Pull out the rows starting at the line containing "How far is point 443,306" and ending at the final row. Reproduce every line between them unchanged.

*** RECORD LIST ***

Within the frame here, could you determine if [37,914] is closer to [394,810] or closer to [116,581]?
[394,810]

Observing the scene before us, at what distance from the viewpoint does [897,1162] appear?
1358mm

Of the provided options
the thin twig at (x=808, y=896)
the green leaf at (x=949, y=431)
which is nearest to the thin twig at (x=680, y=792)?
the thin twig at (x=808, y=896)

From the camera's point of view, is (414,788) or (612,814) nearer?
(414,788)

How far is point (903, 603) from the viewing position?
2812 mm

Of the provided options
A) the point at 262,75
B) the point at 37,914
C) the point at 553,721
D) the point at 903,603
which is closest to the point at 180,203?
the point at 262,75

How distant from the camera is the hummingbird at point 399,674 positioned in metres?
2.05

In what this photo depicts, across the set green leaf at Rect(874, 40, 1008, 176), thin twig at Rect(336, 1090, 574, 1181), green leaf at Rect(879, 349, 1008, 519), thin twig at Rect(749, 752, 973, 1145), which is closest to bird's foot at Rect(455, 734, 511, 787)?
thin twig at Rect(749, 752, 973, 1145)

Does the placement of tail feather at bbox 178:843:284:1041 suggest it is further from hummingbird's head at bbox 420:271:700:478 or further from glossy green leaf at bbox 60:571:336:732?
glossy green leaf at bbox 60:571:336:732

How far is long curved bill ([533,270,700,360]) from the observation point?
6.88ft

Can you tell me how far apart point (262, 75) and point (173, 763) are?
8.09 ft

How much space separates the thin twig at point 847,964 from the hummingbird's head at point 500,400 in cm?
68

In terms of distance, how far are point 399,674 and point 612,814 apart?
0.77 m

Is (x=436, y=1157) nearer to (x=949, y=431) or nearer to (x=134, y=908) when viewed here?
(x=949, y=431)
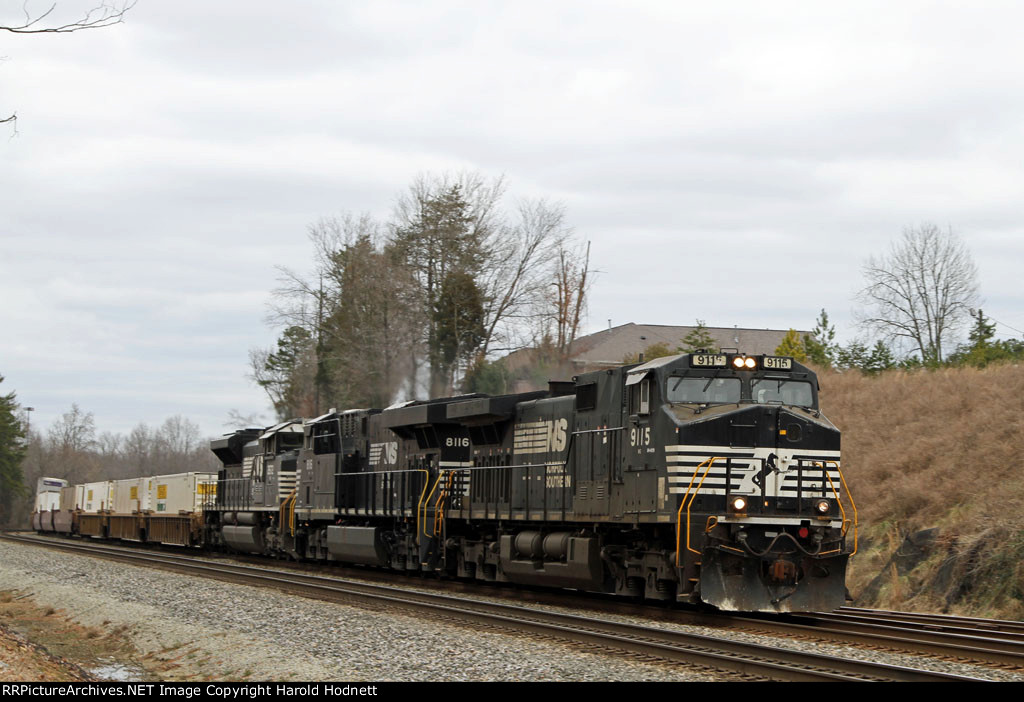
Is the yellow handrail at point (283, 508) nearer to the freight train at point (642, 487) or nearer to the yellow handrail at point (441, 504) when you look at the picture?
the freight train at point (642, 487)

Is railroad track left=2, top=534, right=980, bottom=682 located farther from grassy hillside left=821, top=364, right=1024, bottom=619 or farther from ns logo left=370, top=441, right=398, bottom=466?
grassy hillside left=821, top=364, right=1024, bottom=619

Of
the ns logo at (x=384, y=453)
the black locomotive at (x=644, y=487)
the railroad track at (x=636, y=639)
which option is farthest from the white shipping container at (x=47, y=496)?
the railroad track at (x=636, y=639)

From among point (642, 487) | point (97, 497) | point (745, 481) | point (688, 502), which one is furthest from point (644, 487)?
point (97, 497)

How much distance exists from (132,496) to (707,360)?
3514 cm

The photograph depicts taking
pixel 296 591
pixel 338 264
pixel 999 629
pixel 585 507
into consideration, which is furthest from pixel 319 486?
pixel 338 264

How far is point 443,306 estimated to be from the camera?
44281 millimetres

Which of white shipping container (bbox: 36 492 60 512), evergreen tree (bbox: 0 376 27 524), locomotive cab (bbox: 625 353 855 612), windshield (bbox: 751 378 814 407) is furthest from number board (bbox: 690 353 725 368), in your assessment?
evergreen tree (bbox: 0 376 27 524)

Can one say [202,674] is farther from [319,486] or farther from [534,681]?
[319,486]

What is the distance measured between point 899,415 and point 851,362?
792cm

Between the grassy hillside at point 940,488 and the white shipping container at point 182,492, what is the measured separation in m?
19.9

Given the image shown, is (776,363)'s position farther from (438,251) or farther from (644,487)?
(438,251)

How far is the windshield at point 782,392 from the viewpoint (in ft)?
49.5

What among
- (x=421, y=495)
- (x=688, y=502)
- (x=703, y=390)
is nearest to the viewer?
(x=688, y=502)

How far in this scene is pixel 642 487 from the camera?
1502cm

***

THE ANSWER:
How far is point 443,306 estimated to be from the camera?
44281 millimetres

Which of white shipping container (bbox: 36 492 60 512), evergreen tree (bbox: 0 376 27 524), locomotive cab (bbox: 625 353 855 612), windshield (bbox: 751 378 814 407) is furthest from number board (bbox: 690 353 725 368), in your assessment?
evergreen tree (bbox: 0 376 27 524)

Can one say [202,674] is farther from [319,486] or farther from [534,681]?
[319,486]

What is the distance measured between point 899,415 and point 851,362?
792cm

Between the grassy hillside at point 940,488 and the white shipping container at point 182,492, what is the measured separation in m?
19.9

Given the image shown, is (776,363)'s position farther from (438,251) or farther from (644,487)?
(438,251)

How far is the windshield at point 782,392 from the viewpoint (in ft)?
49.5

What among
- (x=421, y=495)
- (x=688, y=502)
- (x=703, y=390)
is nearest to the viewer?
(x=688, y=502)

How far in this scene is pixel 642 487 from the camera?
1502cm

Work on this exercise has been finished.